Providers & pricing
llmprof prices every call from input/output dollars per token. It covers 1000+ model ids across the providers people actually use, is fully overridable, and needs no network call: the data is bundled.
Where the prices come from
Section titled “Where the prices come from”Prices resolve from three tiers, highest precedence first:
- Your overrides - anything you set via
LLMPROF_PRICING(below). - Curated families - a small hand-maintained table that is authoritative for the headline and newest models (the latest Claude, GPT, and Gemini), so a brand new release is priced correctly even before the snapshot catches up.
- Bundled snapshot - a vendored copy of LiteLLM’s pricing database (MIT, Copyright (c) 2023 Berri AI), the ecosystem’s provider-sourced table.

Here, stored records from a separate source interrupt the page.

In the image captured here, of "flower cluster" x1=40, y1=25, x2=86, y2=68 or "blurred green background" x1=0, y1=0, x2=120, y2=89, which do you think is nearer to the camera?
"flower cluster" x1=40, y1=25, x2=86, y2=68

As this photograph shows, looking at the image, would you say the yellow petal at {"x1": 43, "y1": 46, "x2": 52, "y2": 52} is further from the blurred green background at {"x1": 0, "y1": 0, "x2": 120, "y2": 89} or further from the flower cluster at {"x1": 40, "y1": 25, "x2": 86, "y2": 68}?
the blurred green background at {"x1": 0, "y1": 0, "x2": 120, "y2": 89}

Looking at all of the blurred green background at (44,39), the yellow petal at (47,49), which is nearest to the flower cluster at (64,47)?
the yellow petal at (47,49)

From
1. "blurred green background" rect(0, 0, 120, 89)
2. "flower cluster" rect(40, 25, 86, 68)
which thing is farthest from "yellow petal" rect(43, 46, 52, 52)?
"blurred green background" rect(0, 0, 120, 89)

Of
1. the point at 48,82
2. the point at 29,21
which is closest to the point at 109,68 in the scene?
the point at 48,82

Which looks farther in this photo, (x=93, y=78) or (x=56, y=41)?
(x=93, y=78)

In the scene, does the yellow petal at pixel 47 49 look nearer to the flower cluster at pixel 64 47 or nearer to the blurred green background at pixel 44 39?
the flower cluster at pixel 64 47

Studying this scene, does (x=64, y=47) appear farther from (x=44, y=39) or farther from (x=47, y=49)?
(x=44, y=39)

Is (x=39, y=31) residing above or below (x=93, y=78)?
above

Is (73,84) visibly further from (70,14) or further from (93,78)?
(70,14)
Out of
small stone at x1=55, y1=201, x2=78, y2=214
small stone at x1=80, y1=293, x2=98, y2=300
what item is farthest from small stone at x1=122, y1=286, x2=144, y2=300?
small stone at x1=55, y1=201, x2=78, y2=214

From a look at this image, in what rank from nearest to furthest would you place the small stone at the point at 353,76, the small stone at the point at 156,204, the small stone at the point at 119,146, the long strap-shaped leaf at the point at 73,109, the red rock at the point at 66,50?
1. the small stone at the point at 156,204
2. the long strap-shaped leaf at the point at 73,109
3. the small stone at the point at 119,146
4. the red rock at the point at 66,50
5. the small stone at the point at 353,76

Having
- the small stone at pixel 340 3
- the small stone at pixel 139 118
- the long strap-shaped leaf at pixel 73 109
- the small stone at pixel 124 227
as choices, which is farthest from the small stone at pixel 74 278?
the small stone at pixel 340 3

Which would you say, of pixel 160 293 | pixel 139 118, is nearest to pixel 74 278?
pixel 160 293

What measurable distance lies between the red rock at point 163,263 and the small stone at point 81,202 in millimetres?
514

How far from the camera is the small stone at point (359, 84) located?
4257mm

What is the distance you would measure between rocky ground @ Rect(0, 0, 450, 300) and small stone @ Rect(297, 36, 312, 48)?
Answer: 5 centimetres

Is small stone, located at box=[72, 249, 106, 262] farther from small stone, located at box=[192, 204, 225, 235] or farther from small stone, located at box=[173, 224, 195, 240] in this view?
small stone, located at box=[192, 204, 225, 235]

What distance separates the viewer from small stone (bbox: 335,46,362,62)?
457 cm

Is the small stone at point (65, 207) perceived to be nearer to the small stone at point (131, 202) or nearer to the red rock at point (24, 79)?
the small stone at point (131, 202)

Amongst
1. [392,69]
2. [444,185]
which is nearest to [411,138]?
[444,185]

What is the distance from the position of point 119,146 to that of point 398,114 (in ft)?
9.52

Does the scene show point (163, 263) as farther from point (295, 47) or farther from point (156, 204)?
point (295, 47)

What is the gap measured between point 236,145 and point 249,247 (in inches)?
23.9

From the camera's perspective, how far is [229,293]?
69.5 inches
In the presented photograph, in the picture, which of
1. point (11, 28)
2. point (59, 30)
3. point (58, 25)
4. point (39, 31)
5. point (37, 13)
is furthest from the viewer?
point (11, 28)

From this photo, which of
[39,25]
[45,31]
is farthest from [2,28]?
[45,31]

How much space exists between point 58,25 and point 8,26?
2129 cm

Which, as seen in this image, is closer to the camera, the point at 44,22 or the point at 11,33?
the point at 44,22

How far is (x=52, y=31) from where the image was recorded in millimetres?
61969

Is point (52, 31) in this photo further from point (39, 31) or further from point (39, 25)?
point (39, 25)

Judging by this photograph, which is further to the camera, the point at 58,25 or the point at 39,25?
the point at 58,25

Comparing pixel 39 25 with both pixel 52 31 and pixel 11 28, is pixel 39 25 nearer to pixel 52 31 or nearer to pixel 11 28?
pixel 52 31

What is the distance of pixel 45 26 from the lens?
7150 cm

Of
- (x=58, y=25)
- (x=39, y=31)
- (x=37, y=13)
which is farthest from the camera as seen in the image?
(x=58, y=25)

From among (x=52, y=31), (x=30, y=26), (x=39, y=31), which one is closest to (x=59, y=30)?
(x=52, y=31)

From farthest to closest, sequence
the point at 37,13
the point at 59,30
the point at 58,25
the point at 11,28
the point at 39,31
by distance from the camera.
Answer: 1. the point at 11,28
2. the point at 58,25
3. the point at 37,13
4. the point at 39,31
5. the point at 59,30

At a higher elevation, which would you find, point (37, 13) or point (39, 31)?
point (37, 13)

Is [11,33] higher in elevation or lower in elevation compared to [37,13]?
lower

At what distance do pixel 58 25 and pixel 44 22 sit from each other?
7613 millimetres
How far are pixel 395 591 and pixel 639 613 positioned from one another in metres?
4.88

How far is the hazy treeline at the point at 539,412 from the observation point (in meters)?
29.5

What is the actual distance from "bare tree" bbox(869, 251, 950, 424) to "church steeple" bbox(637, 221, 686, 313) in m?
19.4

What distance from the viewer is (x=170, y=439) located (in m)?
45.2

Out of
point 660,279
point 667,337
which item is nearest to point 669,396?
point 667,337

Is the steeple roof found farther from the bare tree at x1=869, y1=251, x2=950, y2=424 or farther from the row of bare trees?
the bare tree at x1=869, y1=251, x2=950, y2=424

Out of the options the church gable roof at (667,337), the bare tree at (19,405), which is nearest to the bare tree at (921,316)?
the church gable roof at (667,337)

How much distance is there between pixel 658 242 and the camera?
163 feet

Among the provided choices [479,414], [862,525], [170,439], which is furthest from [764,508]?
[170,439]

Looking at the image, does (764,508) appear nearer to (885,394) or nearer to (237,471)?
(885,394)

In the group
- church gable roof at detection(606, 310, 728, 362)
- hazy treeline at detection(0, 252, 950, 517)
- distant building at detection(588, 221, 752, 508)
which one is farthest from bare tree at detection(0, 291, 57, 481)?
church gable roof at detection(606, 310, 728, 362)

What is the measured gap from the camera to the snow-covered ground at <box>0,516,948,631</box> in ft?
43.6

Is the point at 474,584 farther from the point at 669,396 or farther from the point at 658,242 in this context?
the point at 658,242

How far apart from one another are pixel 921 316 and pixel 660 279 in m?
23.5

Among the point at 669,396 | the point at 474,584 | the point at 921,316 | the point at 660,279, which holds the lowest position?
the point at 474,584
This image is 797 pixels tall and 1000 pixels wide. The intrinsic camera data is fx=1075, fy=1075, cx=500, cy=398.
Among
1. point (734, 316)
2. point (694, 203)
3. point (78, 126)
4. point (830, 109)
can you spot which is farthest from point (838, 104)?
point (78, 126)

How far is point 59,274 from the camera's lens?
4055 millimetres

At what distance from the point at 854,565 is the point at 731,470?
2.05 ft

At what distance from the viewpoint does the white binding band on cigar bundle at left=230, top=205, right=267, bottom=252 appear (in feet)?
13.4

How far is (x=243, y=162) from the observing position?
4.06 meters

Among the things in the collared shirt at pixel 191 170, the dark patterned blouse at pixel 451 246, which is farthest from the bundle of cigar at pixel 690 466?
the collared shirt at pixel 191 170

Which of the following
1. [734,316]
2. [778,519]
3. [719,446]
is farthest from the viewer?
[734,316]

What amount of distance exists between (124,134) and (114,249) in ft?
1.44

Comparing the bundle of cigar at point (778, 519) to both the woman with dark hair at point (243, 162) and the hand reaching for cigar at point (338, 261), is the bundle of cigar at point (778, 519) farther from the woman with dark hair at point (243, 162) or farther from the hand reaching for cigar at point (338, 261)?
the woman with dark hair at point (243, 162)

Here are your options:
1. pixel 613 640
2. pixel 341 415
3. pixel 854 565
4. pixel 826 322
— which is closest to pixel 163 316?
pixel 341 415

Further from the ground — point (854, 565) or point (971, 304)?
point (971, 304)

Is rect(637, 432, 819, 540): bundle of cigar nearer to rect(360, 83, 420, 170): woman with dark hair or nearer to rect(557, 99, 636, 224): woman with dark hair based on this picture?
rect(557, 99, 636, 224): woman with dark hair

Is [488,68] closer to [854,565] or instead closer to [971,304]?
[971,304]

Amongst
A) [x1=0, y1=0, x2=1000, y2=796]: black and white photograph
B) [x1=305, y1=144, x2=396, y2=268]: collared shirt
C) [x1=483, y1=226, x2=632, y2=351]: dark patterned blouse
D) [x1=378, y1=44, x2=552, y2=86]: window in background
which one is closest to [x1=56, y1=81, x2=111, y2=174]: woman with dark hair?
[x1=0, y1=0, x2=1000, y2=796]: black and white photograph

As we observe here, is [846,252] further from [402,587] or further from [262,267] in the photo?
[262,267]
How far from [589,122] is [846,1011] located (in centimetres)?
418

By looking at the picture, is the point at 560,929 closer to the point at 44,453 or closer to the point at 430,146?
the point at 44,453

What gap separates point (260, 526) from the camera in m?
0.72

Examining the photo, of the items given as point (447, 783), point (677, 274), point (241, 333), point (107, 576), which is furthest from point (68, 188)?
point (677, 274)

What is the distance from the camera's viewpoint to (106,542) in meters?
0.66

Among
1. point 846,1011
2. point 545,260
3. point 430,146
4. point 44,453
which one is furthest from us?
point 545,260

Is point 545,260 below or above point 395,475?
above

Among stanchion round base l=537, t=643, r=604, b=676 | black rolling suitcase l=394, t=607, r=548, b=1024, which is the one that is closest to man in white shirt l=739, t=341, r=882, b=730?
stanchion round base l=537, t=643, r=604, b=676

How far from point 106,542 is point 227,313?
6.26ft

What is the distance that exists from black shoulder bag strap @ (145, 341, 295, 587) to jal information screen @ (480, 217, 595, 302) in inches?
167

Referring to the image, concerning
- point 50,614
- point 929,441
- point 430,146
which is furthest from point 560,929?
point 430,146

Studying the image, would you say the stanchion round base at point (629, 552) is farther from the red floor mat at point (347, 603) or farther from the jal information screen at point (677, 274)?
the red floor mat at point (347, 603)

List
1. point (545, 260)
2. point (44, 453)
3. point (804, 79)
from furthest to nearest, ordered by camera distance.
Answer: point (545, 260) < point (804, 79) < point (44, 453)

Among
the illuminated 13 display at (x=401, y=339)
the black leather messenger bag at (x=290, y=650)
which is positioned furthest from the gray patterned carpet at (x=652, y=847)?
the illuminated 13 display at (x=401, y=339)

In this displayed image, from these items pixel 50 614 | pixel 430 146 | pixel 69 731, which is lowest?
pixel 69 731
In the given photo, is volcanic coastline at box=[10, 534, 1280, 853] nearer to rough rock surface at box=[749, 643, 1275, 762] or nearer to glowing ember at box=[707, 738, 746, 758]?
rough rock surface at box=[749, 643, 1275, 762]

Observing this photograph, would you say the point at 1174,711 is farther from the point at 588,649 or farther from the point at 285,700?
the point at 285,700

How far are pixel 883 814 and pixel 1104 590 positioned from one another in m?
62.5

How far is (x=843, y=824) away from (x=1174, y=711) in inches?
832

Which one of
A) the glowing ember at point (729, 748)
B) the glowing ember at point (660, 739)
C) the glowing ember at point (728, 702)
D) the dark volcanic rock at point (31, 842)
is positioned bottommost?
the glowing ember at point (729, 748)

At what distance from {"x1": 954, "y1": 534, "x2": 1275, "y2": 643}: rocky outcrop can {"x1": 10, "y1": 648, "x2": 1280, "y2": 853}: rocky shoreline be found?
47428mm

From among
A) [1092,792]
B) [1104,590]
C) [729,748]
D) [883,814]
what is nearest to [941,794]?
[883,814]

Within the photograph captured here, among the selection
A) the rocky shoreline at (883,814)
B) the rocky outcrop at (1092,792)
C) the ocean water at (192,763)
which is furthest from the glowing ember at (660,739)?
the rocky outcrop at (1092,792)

It gives broad coverage for everything else: OpenAI, Anthropic, Gemini, DeepSeek, xAI Grok, Cohere, and hosted open weights (Llama, Qwen, Mistral / Mixtral, Gemma, GLM, Phi, and more).
The snapshot ships in the package and loads with no network call, so pricing works fully offline. Refresh it by re-running the generator and committing the diff:
python scripts/pricing/sync_pricing.py --date YYYY-MM-DDWithin each tier, model ids match by exact id first, then the longest substring
key, so gpt-4o-mini is priced differently from gpt-4o, and a provider-prefixed
id like meta-llama/Llama-3.1-405B-Instruct still resolves.
Unknown models degrade gracefully
Section titled “Unknown models degrade gracefully”If a model id matches nothing in the table, the call still shows its token breakdown - only the dollar figure is omitted. Accuracy of the displayed cost matters more than coverage, so prices that could not be verified are left out rather than guessed.
Hosted open-weight prices are representative
Section titled “Hosted open-weight prices are representative”The same open model (say Llama 3.3 70B) costs different amounts on DeepInfra vs Fireworks vs Cerebras vs the first-party API. The curated and snapshot values are representative of one provider; pin exact numbers for yours with an override.
Overriding prices
Section titled “Overriding prices”Point LLMPROF_PRICING at a JSON file of {"model": [input_per_1k, output_per_1k]}:
{ "my-finetuned-gpt-4o": [0.003, 0.012], "llama-3.3-70b": [0.00023, 0.0004]}LLMPROF_PRICING=./prices.json llmprof upOverrides are the highest-precedence tier, so they win over both the curated and bundled tables. You only need to list what you want to change or add.